— 所给原文 —
+--
植物基因型与表型间复杂的相互关系涉及到细胞内多种组分间的时空调控和代谢产物在不同细胞器或组织中的分布，一直是研究人员关注的热点和难点。本项目以水稻为研究对象，从水稻基因组注释信息出发，拟利用一个半自动化的流程对现有生物学公共数据库的信息进行整合，完成水稻基因组尺度的代谢网络的初步构建，并通过系统生物学的方法和实验手段对网络进行精细的修正和评估。在此基础上，整合蛋白互作网络、转录调控网络的实验验证数据与预测数据，完成水稻多层次参考调控网络的初步构建。结合水稻各组织包括根、茎、叶等在生长过程中的基因表达谱数据，利用动态贝叶斯模型，重构水稻生长过程中多层次基因调控网络。本研究将为水稻生物分子间调控机制的研究提供参考，系统促进水稻基因型与表现型间关系的分子机理研究。

Understanding how metabolic reactions translate the genome of an organism into its phenotype is a grand challenge in biology, which ties gene function to phenotype through gene regulatory networks (GRNs), protein-protein interactions (PPIs) and molecular pathways (GSMM). Integration of regulatory information on different levels of an organism is expected to provide a good way for mapping genotypes to phenotypes. In this proposal, we firstly use the procedure previously applied to the genome-scale metabolic reconstruction of Arabidopsis to integrate the gene-enzyme-reaction associated information. Consequently, the draft metabolic network were carefully curated by system biology and experimental methods, including charge calculation, reaction balancing, reaction reversibility prediction and gap filling and so on. Furthermore, genome-wide protein-protein interactions, gene regulations were integrated into the metabolic model. Eventually, the gene expression profiling of different tissues of rice during growth process were used to construct the tissue specific multiple-level gene regulatory network based on dynamic Bayes model. According to the “part-whole” theory proposed by West GB et al., the dynamic multiple-level gene regulatory network during rice growth process will be built via integration of the tissue-specific gene regulatory network as a whole model. Finally, a database was developed for systematically storing and retrieving the genome-scale multi-level network of rice to facilitate biomolecular regulatory analysis and gene-metabolite mapping. A visualization platform will be developed for individual gene-centric multiple level networks visualization in three dimensions (3D). The multiple-level regulatory information obtained in this study will be crucial for interpreting the rice genome interactome and understanding the genotype-phenotype relationship of rice.
+--
— 练习目标 —
请照原文逐字输出一段：从含有“植物基因型与表型间复杂的相互”的词句开始，到“表现型间关系的分子机理研究。”为止。 这些材料与上面的原文没有关联。

— 已保存的数据条目 —
+--
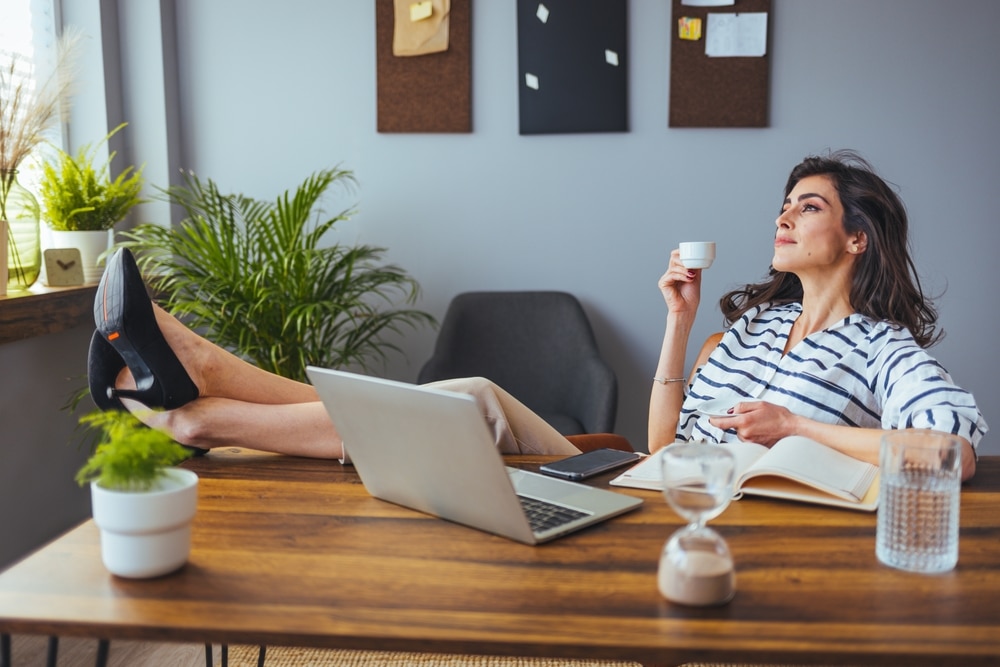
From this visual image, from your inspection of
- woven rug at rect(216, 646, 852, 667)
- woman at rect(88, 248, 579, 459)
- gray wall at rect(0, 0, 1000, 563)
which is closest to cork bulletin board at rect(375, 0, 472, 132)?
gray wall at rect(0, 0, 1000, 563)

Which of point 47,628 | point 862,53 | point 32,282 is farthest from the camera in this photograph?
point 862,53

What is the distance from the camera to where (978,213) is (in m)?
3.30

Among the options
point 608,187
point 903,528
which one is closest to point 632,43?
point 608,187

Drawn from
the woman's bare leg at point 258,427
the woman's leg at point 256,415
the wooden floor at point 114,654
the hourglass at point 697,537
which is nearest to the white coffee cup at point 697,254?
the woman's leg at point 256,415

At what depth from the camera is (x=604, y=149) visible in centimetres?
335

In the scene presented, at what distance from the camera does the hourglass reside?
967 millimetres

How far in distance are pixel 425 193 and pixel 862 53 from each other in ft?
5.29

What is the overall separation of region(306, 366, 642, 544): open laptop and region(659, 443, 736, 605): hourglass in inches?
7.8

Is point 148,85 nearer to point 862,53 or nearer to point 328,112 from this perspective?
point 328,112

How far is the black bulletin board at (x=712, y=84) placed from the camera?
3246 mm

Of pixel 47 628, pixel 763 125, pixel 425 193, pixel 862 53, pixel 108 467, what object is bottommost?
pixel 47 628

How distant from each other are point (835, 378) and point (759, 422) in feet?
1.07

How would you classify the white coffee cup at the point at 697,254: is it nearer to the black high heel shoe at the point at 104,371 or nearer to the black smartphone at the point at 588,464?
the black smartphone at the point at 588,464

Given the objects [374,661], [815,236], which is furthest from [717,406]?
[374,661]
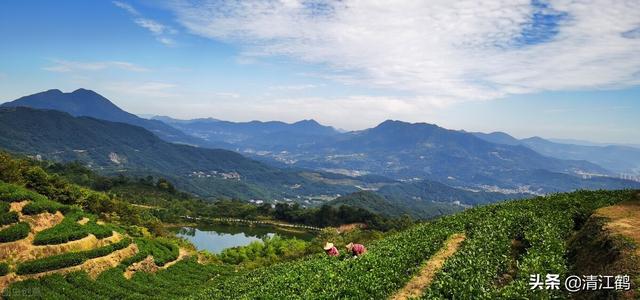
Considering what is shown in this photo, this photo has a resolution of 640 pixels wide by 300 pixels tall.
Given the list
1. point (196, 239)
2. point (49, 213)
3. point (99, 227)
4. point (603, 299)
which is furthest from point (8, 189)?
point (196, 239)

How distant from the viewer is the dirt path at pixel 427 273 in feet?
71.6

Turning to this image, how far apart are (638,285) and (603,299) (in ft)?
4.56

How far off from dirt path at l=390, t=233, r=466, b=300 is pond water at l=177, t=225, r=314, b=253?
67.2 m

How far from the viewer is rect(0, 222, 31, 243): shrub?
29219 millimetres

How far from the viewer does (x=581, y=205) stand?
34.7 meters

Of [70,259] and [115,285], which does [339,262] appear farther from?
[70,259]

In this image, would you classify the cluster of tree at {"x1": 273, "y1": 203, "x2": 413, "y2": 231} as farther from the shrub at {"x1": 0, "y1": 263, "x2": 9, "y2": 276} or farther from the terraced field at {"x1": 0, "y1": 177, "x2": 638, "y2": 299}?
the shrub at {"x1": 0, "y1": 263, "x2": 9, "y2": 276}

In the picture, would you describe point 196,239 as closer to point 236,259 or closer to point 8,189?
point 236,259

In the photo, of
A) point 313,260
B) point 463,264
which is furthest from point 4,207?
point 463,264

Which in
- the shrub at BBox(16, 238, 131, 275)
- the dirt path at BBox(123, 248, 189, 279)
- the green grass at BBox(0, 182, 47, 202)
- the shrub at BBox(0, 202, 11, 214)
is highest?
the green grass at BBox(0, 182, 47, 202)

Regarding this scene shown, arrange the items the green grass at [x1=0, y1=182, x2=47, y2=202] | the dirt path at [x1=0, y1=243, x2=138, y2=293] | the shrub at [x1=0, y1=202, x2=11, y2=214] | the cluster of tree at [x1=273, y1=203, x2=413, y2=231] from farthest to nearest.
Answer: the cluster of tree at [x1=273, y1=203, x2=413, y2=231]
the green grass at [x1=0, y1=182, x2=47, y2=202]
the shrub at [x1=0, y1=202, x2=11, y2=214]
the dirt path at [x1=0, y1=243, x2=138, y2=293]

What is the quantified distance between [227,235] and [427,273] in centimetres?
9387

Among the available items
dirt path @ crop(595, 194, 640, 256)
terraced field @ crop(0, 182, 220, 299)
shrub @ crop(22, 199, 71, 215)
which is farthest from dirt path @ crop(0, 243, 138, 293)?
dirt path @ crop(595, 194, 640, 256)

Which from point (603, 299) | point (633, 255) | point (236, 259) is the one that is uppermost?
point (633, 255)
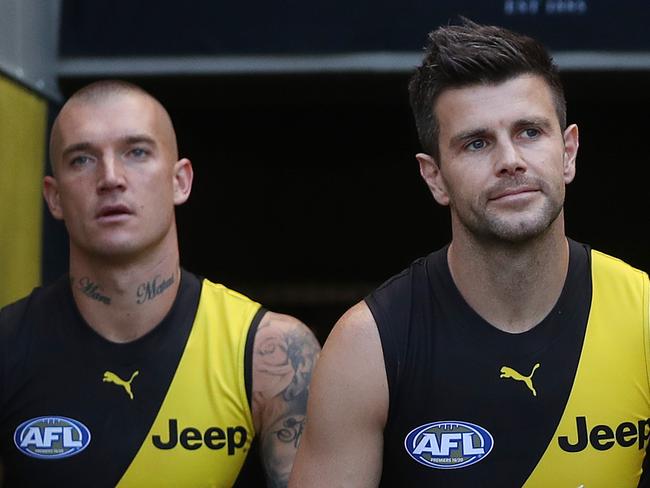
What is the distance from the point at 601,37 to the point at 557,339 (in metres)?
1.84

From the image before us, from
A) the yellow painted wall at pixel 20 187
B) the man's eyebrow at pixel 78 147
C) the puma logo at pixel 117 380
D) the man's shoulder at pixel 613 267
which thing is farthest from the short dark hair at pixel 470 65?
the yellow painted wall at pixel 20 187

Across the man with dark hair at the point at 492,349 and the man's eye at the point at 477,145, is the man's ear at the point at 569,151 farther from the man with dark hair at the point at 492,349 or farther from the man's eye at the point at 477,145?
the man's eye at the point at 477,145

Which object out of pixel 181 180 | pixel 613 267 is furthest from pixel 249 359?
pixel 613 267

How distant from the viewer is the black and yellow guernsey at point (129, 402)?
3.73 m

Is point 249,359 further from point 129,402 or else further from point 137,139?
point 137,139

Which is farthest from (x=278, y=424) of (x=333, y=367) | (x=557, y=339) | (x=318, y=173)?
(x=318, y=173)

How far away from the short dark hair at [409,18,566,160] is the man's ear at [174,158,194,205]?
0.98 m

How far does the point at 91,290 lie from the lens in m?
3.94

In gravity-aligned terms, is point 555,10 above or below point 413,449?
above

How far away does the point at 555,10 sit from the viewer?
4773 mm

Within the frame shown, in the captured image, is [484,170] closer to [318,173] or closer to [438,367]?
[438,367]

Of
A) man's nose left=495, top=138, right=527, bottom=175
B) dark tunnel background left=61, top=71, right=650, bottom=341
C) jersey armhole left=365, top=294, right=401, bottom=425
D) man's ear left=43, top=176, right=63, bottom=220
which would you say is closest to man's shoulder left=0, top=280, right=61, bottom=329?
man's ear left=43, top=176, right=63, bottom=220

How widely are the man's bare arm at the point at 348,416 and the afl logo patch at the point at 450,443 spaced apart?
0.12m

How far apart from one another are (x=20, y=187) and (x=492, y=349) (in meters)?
+--
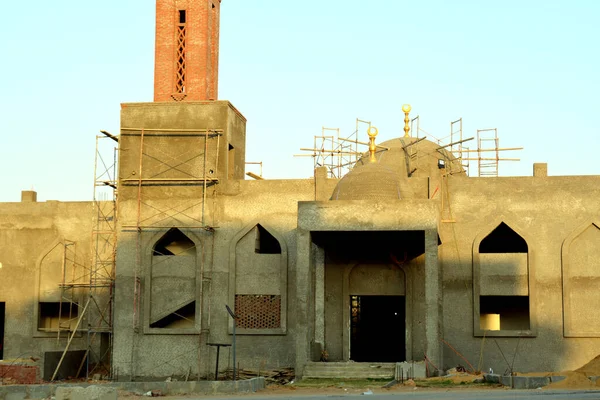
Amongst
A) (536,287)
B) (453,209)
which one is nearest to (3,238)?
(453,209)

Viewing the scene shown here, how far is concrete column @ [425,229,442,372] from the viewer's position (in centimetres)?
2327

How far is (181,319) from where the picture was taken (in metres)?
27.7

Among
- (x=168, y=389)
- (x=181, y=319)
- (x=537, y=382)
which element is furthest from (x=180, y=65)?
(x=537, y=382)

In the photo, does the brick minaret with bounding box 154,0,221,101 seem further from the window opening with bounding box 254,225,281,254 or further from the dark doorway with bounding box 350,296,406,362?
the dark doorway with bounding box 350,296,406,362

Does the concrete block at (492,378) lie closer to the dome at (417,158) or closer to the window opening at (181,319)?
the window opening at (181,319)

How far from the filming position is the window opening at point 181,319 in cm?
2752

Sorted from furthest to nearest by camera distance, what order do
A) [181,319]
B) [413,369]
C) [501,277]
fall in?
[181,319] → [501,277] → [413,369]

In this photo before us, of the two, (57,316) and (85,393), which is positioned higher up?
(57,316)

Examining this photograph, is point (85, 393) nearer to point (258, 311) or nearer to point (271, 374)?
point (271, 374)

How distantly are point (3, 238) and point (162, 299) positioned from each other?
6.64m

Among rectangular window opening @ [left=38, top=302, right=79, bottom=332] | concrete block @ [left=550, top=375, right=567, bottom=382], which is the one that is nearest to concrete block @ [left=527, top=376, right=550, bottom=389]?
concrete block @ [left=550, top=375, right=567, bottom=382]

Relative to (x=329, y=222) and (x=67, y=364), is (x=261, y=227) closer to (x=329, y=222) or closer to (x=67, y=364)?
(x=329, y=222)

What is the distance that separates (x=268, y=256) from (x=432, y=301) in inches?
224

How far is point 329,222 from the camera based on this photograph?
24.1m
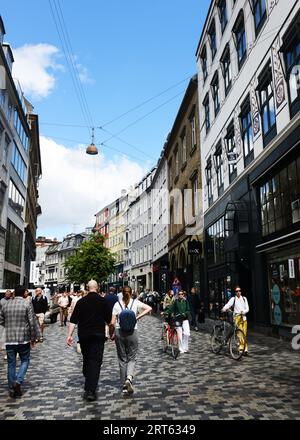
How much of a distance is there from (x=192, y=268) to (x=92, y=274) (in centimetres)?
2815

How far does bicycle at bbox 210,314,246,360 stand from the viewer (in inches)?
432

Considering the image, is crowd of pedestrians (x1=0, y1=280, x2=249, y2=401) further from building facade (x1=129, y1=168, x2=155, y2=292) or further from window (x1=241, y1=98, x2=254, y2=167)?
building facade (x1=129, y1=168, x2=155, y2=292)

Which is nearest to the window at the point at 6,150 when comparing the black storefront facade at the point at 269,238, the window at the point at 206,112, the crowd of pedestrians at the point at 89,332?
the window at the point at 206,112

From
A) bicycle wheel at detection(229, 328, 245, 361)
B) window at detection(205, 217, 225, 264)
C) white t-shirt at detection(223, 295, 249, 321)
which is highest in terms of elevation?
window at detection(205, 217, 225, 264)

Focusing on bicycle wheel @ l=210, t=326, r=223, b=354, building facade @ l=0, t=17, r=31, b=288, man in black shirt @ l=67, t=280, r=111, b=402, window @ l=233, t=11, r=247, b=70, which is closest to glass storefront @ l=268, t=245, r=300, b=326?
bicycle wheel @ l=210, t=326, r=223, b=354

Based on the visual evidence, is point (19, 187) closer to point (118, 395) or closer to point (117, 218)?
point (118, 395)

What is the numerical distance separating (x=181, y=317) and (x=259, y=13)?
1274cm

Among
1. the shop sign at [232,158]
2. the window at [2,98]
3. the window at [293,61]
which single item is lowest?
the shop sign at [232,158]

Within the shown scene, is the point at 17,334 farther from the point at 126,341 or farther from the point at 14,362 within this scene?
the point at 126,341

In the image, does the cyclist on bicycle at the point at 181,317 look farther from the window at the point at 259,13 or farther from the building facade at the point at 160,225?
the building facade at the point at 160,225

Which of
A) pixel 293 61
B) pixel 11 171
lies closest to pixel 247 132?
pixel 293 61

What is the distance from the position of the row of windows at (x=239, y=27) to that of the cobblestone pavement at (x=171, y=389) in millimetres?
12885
+--
— 任务解答 —
植物基因型与表型间复杂的相互关系涉及到细胞内多种组分间的时空调控和代谢产物在不同细胞器或组织中的分布，一直是研究人员关注的热点和难点。本项目以水稻为研究对象，从水稻基因组注释信息出发，拟利用一个半自动化的流程对现有生物学公共数据库的信息进行整合，完成水稻基因组尺度的代谢网络的初步构建，并通过系统生物学的方法和实验手段对网络进行精细的修正和评估。在此基础上，整合蛋白互作网络、转录调控网络的实验验证数据与预测数据，完成水稻多层次参考调控网络的初步构建。结合水稻各组织包括根、茎、叶等在生长过程中的基因表达谱数据，利用动态贝叶斯模型，重构水稻生长过程中多层次基因调控网络。本研究将为水稻生物分子间调控机制的研究提供参考，系统促进水稻基因型与表现型间关系的分子机理研究。